This nonprovisional utility patent application claims priority to provisional patent application No. 60/888,831, filed on Feb. 8, 2007.
The present invention involves the use of dynamic stabilization techniques employing elastic or super elastic members captured by pedicle screws or like retaining clamps to reduce spinal deformities, such as scoliosis, over time. The present invention can be employed without resorting to spinal fusion or other immobilization techniques.
Spinal deformities are quite common generally affecting more girls than boys and manifesting itself during the teen years when significant growth is experienced. Scoliosis, the most common form of deformity, generally combines horizontal torsion and flexion in the frontal plane and develops in three spatial dimensions. As noted, the disease generally begins with the growth phase as it is hypothesized that this is probably due to the rotation of one or two vertebral bodies.
Sufferers of scoliosis are generally treated initially with a rigid corset like orthopedic brace. If this treatment proves unsuccessful, surgery is oftentimes resorted to. This involves the use of implantable apparatus including one and oftentimes two rods mounted in either side of the spinal column. If two rods are employed, anchoring means are provided positioning the rods in spaced-apart parallel alignment. Hooks or screws are employed to anchor the rods along the selected portion of the spinal column. Once installed, the anchors are rigidly locked to the associated rods to prevent relative motion therebetween and the entire arrangement supplemented with bone graphs causing fusion of the vertebra in the area in which the scoliosis has manifested itself. When fusion is resorted to, longitudinal connecting members are employed to resist flexion, extension, torsion, distraction and compression to substantially immobilize the portion of the spine that is fused. The longitudinal connecting members are designed to provide substantially rigid support in all planes.
Although spinal fusion can oftentimes largely correct a spinal deformity, such procedure is not without serious drawbacks. Spinal fusion can result in complications as the patient advances into adult life. The surgery requiring the application of bone graphs and permanent fixation of supporting clamps to the transverse process is significantly invasive. In addition, although fusion may result in strengthening a portion of the spine, it is also been linked to more rapid degeneration and collapse of spinal motion segments that are adjacent to the portion of the spine being fused, reducing or eliminating the ability of such spinal joints to move in a more normal relation to one another. Also, fusion has oftentimes failed to provide pain relief.
As with all such devices, the present invention employs retaining clamps fixed to a plurality of vertebra. Such retaining clamps are oftentimes in the form of pedicle screws applied to individual vertebra along at least the deformed segment of the spine. While there is a good deal of prior art dealing with dynamic stabilization using elastic members captured by pedicle screws, none of these devices are capable of reducing deformities over time. Regardless of whether the connecting rod between pedicle fixation points is elastic, once the pedicle screws have been firmly attached to the vertebra, the distance between those points will not change. In a spine with a healthy shape, that does not pose a problem. However, in a deformed spine, this fixes the deformity in place. A spine with a deformity in the coronal plane has a convex side and a concave side. The distance between the pedicles on the concave side is less than the distance between pedicles on the convex side. Oftentimes, patients experience symptoms from nerves that are being pinched by the spinal anatomy on the concave side of the deformity. It is apparent that fixing the distance between pedicles on either side fixes the deformity in place. A proper non-fusion deformity reduction system must be able to apply corrective forces, allow normal spinal motion and maintain application of corrective forces once the deformity begins to reduce.

(Entries drawn from a collection)
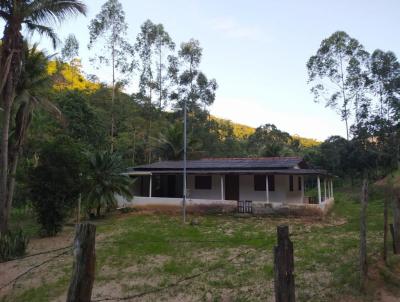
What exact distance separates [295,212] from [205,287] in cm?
1133

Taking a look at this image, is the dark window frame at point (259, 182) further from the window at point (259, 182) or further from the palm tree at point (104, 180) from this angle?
the palm tree at point (104, 180)

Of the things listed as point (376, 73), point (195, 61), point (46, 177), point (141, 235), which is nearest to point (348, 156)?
point (376, 73)

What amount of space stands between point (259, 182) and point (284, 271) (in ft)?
53.9

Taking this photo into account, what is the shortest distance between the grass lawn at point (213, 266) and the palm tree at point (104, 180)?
330cm

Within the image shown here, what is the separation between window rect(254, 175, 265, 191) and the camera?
2097cm

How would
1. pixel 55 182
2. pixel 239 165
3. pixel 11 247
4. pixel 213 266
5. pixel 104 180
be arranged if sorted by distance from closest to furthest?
pixel 213 266, pixel 11 247, pixel 55 182, pixel 104 180, pixel 239 165

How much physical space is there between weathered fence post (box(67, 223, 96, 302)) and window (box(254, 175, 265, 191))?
1743 cm

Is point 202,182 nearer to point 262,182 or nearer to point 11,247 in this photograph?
point 262,182

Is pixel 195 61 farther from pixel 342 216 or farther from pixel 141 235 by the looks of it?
pixel 141 235

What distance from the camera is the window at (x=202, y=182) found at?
22.6 m

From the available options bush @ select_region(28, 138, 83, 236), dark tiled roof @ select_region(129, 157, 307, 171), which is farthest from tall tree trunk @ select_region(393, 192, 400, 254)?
bush @ select_region(28, 138, 83, 236)

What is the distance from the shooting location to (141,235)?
45.7 feet

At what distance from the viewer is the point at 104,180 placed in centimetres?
1866

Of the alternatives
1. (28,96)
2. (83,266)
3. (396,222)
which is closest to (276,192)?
(396,222)
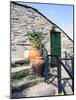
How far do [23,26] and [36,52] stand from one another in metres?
0.40

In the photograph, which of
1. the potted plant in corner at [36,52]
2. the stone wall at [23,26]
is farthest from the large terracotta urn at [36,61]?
the stone wall at [23,26]

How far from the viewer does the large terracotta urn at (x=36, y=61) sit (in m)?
4.50

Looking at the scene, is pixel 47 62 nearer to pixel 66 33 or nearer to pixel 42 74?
pixel 42 74

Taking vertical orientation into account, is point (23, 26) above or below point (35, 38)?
above

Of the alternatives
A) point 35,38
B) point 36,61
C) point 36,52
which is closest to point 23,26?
point 35,38

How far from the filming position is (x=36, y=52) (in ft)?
14.8

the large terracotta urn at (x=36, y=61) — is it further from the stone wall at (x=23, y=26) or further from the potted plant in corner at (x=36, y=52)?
the stone wall at (x=23, y=26)

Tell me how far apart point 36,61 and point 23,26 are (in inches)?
20.3

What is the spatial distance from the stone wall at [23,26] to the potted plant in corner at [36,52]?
57mm

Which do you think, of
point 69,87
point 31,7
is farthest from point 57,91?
point 31,7

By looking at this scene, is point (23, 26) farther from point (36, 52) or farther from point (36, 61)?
point (36, 61)

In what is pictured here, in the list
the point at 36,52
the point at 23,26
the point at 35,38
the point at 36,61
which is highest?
the point at 23,26
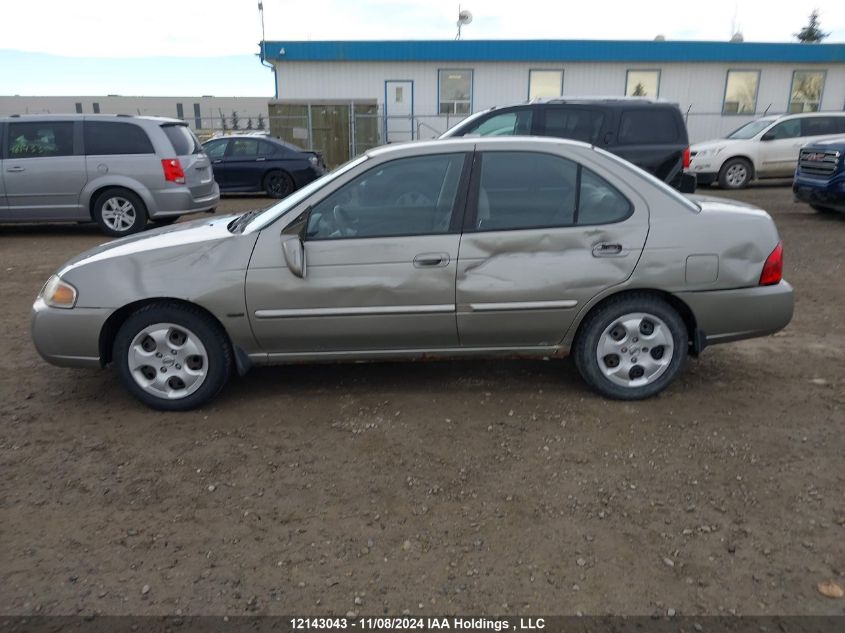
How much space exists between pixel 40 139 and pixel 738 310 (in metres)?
9.68

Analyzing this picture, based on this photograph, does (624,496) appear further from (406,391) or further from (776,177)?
(776,177)

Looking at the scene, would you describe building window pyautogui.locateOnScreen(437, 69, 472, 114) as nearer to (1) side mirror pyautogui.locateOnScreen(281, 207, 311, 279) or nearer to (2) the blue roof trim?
(2) the blue roof trim

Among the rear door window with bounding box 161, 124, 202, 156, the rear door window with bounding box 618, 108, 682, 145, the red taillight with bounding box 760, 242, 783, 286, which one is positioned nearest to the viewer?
the red taillight with bounding box 760, 242, 783, 286

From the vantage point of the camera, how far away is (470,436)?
3.83m

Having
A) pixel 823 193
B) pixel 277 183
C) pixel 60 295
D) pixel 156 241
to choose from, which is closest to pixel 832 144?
pixel 823 193

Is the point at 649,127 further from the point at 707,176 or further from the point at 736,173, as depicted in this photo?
the point at 736,173

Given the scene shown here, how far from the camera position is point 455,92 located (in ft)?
80.4

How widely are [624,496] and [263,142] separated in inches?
532

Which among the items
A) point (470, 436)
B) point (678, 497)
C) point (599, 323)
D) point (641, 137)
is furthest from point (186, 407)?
point (641, 137)

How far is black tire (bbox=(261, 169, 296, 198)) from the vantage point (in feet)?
49.7

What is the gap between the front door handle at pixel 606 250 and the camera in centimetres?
402

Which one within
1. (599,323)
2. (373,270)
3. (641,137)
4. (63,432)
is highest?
(641,137)

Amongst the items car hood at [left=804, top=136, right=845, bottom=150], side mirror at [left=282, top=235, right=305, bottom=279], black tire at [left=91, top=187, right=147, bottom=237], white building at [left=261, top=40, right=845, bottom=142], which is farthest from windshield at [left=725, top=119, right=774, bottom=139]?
side mirror at [left=282, top=235, right=305, bottom=279]

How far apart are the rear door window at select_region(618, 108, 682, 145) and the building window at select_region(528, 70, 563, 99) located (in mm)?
15388
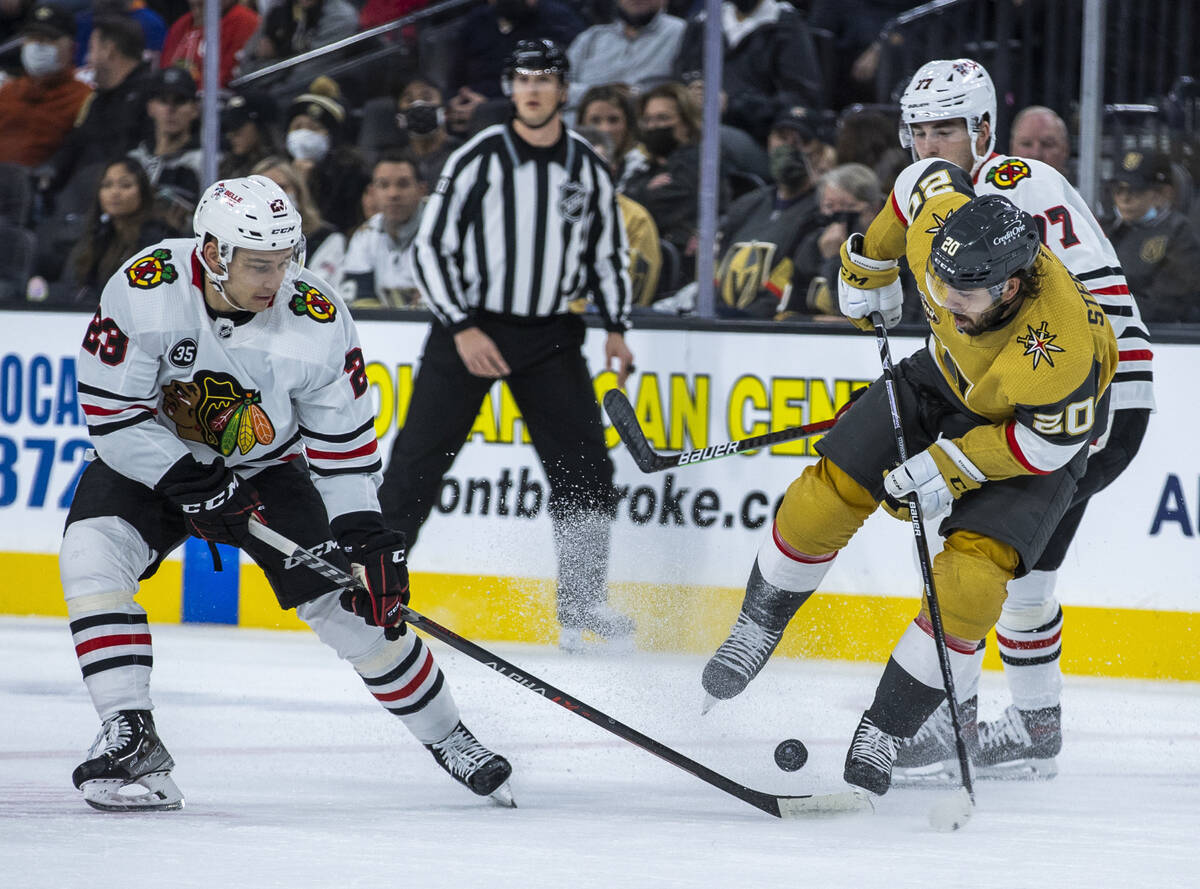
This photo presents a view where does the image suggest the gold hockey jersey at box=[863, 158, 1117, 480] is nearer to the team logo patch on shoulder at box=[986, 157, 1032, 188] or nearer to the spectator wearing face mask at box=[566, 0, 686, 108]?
the team logo patch on shoulder at box=[986, 157, 1032, 188]

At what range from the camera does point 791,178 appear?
5.50 metres

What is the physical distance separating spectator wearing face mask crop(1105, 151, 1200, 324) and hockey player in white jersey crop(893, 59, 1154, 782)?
1247mm

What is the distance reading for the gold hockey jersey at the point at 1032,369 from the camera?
3.29 meters

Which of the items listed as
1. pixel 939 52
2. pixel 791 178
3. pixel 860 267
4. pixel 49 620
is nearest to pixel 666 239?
pixel 791 178

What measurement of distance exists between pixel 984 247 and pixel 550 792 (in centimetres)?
135

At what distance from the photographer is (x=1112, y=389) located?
3857mm

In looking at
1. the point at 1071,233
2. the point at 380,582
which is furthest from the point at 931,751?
the point at 380,582

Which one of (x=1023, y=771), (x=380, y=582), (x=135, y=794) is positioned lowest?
(x=1023, y=771)

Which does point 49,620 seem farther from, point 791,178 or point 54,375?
point 791,178

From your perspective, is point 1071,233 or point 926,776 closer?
point 1071,233

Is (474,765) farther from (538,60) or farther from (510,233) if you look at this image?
(538,60)

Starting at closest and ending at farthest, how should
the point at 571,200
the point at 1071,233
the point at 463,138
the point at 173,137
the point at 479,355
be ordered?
the point at 1071,233, the point at 479,355, the point at 571,200, the point at 463,138, the point at 173,137

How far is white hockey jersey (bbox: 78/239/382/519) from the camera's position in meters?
3.23

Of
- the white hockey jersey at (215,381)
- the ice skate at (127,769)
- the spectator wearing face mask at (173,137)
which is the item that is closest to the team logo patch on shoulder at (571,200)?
the spectator wearing face mask at (173,137)
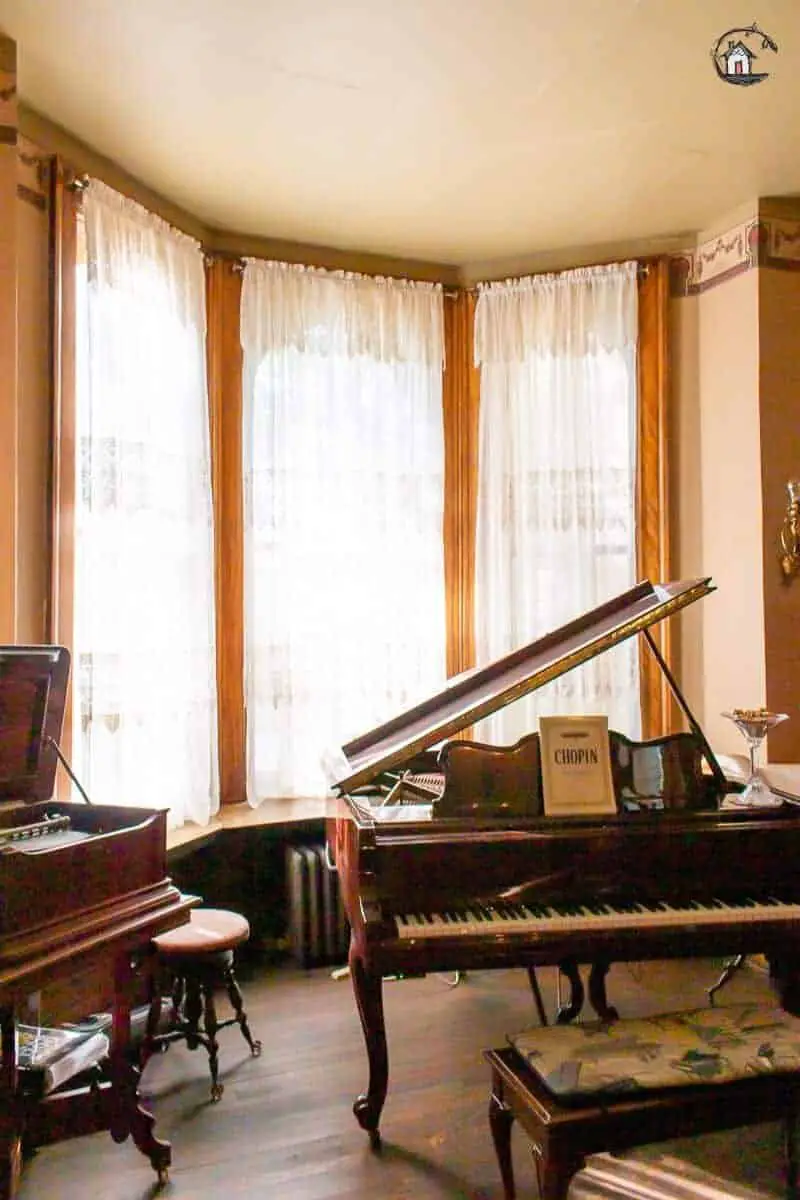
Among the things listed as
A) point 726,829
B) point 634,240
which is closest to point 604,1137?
point 726,829

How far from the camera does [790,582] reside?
409 cm

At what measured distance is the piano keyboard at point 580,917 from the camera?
2.39 metres

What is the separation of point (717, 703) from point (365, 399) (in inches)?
86.0

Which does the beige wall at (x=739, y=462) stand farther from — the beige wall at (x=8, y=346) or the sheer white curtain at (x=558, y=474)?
the beige wall at (x=8, y=346)

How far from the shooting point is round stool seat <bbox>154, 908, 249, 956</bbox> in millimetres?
2945

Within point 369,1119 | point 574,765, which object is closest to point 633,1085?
point 574,765

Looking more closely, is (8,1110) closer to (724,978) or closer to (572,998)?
(572,998)

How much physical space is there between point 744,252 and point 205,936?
3.54 metres

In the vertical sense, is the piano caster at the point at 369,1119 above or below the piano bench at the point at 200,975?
below

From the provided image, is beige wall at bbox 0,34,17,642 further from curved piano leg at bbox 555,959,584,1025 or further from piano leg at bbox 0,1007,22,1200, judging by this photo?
curved piano leg at bbox 555,959,584,1025

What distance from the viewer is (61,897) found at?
2105mm

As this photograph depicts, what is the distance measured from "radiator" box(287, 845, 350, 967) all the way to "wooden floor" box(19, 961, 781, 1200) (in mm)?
222

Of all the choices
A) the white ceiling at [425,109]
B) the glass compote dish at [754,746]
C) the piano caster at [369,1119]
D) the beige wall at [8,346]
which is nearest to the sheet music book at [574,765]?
the glass compote dish at [754,746]

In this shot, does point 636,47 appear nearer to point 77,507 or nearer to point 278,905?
point 77,507
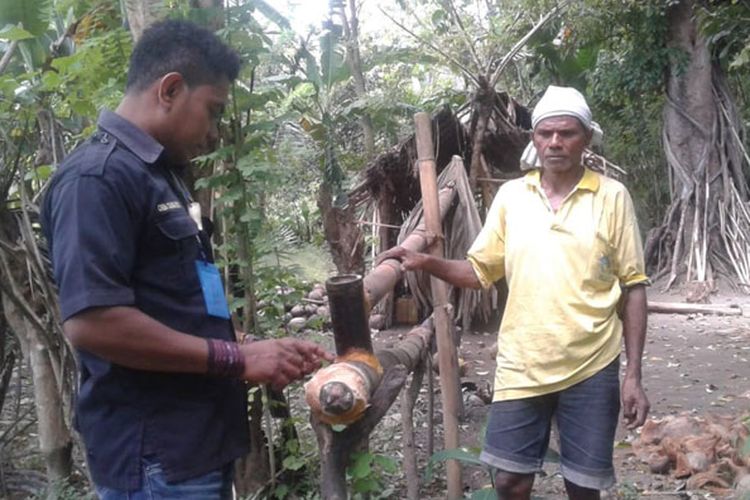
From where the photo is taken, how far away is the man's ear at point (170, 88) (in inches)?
65.9

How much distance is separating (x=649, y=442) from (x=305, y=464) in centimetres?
215

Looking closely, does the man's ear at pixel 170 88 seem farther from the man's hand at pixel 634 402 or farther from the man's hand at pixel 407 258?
the man's hand at pixel 634 402

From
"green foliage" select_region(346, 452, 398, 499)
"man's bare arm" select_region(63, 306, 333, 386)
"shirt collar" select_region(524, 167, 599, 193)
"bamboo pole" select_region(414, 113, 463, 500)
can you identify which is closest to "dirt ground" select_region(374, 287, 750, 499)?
"bamboo pole" select_region(414, 113, 463, 500)

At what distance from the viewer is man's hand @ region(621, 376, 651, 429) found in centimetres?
273

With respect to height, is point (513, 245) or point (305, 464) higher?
point (513, 245)

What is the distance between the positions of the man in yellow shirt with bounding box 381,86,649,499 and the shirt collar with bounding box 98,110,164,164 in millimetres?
1276

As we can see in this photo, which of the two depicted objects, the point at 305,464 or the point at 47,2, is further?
the point at 47,2

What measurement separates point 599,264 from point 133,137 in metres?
1.63

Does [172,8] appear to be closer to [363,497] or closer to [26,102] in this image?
[26,102]

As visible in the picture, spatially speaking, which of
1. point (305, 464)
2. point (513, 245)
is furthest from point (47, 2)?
point (513, 245)

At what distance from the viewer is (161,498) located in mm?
1646

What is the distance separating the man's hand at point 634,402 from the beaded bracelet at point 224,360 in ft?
5.28

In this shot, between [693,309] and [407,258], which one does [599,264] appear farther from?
[693,309]

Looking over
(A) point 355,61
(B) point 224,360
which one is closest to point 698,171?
(A) point 355,61
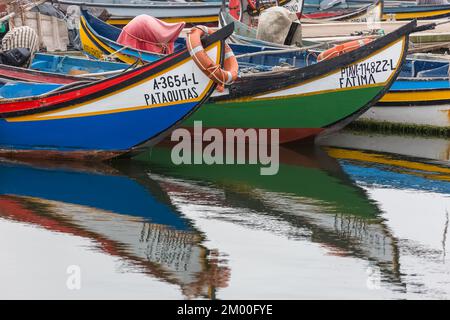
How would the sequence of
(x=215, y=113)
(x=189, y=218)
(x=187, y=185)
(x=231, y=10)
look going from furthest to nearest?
(x=231, y=10) < (x=215, y=113) < (x=187, y=185) < (x=189, y=218)

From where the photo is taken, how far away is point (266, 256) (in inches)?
423

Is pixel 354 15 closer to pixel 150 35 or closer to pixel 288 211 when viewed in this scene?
pixel 150 35

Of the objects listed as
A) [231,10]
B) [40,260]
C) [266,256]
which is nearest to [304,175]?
[266,256]

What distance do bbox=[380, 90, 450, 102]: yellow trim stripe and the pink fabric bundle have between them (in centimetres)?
389

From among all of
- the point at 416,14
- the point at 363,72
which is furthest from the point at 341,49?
the point at 416,14

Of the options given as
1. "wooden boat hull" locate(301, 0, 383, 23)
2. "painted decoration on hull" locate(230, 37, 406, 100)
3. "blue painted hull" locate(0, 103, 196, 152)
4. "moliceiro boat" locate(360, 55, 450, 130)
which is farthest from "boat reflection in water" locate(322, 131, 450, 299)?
"wooden boat hull" locate(301, 0, 383, 23)

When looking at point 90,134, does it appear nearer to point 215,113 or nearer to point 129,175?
point 129,175

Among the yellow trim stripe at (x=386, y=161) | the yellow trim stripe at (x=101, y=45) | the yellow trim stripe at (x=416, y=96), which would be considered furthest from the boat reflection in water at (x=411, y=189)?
the yellow trim stripe at (x=101, y=45)

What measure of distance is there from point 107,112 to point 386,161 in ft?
14.3

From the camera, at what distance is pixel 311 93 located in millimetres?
16469

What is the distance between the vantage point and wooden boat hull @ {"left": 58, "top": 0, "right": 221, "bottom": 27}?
1127 inches

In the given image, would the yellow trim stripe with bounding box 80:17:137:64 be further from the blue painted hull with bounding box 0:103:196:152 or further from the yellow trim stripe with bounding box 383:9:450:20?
the yellow trim stripe with bounding box 383:9:450:20
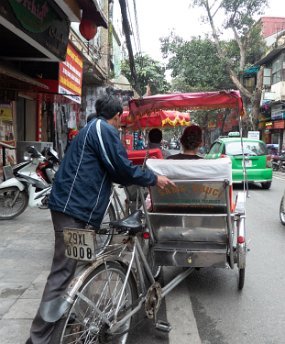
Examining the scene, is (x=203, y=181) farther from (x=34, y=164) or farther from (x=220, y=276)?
(x=34, y=164)

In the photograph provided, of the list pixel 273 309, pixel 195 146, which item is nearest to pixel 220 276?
pixel 273 309

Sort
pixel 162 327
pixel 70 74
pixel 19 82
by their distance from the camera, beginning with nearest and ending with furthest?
pixel 162 327 < pixel 19 82 < pixel 70 74

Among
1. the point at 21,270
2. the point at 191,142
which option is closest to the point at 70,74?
the point at 191,142

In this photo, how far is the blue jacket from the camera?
3.01 m

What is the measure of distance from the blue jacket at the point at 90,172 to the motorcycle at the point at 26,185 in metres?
4.48

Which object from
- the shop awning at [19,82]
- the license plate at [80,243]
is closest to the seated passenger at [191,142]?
the license plate at [80,243]

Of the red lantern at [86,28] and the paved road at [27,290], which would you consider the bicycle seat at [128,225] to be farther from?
the red lantern at [86,28]

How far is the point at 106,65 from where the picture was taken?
1877 cm

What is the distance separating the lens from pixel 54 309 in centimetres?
271

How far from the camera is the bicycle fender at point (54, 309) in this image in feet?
8.75

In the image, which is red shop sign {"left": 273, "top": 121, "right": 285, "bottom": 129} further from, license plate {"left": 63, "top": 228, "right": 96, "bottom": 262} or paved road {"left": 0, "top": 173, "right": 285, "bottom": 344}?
license plate {"left": 63, "top": 228, "right": 96, "bottom": 262}

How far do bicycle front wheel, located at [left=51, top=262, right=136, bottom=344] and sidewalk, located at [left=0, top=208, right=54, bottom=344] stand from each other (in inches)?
27.5

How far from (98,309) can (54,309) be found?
32cm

== Exercise tasks ==
• a. Echo the patent excerpt word for word, starting with "Although spinal fusion" and going on through "provide pain relief.".
• b. Answer these questions from the patent excerpt.
(i) What number does the provisional patent application have?
(ii) With what are sufferers of scoliosis generally treated initially?
(iii) In a spine with a deformity in the coronal plane, on which side is the distance between the pedicles less?
• c. Summarize the patent excerpt in two sentences.

== Answers for the tasks ==
• a.
Although spinal fusion can oftentimes largely correct a spinal deformity, such procedure is not without serious drawbacks. Spinal fusion can result in complications as the patient advances into adult life. The surgery requiring the application of bone graphs and permanent fixation of supporting clamps to the transverse process is significantly invasive. In addition, although fusion may result in strengthening a portion of the spine, it is also been linked to more rapid degeneration and collapse of spinal motion segments that are adjacent to the portion of the spine being fused, reducing or eliminating the ability of such spinal joints to move in a more normal relation to one another. Also, fusion has oftentimes failed to provide pain relief.

• b.
(i) No. 60/888,831
(ii) A rigid corset-like orthopedic brace
(iii) The concave side

• c. The patent excerpt describes an invention that uses elastic or super elastic members captured by pedicle screws or similar clamps to reduce spinal deformities such as scoliosis over time, without spinal fusion. It explains that fusion surgery, often used when bracing fails, is invasive and linked to complications, while existing elastic stabilization devices fix the distance between pedicles and so hold a deformity in place rather than reducing it.